A disheveled Gabi faces a scruffy Feo and whines does he love her more than anyone else. He smirks yes, then she wants to know why he insists on this absurd plan she is so afraid of, he nods quietly and understandingly, with quite a full beard now. Glad we don't have scratch and sniff TV sets yet. She rants that he never loved her that she is so alone that he would love her dead, he nods she cries into the sofa, he waits then kisses her forehead and leaves her praying to her brandy snifter. Suddenly out in the yard, Gabi makes Rosendo promise to say nothing and not come near her cabana no matter what weird things he sees.

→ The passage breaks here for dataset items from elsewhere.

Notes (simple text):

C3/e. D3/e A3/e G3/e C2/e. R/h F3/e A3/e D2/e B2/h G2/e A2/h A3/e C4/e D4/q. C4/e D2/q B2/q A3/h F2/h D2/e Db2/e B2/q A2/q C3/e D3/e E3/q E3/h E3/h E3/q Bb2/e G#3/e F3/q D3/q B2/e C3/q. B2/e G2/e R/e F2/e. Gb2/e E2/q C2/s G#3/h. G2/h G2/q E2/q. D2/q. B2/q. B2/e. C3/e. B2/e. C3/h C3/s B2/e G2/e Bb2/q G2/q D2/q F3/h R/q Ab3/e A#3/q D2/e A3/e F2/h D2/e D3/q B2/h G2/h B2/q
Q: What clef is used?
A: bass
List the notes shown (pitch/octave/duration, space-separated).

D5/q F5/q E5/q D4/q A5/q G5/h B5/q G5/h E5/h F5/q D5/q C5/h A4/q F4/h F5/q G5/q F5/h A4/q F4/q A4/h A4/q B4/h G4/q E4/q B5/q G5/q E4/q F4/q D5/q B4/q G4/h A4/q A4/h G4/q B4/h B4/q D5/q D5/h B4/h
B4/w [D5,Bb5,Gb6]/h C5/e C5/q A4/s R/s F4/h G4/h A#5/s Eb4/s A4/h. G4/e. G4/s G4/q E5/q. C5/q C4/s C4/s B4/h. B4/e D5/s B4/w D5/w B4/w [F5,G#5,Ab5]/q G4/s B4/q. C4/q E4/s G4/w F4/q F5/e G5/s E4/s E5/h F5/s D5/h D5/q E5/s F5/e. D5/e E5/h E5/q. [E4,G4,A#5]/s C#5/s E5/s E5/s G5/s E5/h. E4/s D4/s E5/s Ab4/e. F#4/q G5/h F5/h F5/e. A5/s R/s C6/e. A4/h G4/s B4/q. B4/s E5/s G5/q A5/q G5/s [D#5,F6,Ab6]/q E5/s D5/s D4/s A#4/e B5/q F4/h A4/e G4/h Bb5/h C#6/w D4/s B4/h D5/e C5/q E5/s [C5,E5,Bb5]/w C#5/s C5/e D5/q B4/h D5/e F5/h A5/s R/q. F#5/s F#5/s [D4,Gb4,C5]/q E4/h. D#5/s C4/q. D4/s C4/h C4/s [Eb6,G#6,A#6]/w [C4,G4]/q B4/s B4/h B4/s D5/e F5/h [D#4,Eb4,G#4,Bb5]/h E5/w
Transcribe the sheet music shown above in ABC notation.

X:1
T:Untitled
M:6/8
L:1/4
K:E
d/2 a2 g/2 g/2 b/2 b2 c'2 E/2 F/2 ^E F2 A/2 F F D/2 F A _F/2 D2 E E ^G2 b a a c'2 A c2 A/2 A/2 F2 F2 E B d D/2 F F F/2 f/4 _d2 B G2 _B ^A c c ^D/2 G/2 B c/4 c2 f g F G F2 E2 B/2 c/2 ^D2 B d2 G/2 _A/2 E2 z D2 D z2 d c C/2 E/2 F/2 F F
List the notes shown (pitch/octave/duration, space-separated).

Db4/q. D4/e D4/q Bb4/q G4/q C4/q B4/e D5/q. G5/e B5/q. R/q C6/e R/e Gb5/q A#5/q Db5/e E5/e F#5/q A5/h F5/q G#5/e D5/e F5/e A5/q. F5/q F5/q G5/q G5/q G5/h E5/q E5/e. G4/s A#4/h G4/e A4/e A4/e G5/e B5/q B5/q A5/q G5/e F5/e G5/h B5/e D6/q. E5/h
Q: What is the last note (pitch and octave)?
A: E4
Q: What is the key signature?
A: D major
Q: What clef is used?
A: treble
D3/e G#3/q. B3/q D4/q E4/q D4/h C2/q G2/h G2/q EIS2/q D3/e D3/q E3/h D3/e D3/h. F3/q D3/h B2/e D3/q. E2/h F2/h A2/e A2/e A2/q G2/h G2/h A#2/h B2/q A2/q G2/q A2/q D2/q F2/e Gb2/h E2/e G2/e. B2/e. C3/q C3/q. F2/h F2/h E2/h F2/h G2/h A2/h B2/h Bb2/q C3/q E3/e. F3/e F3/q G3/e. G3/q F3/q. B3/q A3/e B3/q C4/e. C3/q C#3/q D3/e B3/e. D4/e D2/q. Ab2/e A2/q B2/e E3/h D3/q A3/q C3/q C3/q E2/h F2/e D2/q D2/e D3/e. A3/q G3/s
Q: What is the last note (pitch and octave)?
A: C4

He promises and she goes back into the cabana. Feo watches from behind the bush with his binoculars wondering how long he will have to wait for his great plan to be completed. Meanwhile the Reyes brothers mount horses and ride around in the forest still looking for Feo.

Last shot of the brandy snifter being filled, emptied, filled. As she is whining and crying, Gabi opens the casket that Feo has prepared and magically transported into the cabana. Gabi sits down to write a note, places all the money in the lining of the casket. drinks more then finds the cup, drinks the suspicious liquid. She is woosy but still resists the leather sleeves that put the washcloth full of ether or whatever Feo still had in his dastardly arsenal of intoxicants and she slumps unconscious.

Rosendo tells the girls that mama had a casket (ataud) delivered to the cabana and he thought they should know. Dr. Montes, happens to come and tells them he is worried about their mother and is especially so when he hears about the casket. Feo watches the doctor and ninny daughters rush off to the cabana and hopes doc will declare her dead. Suddenly the Reyes brothers show up at the hacienda and Feo shoots at the brothers, meanwhile inside the cabana, the doctor declares her dead. and just to make it sure we get the significance, the magic camera shoots her in sepia while the daughters stay in color. (cool effect usually seen only in ads but I'm just saying) So did I get a kill or not?? Mama, mama, mama. Adios amigos mios.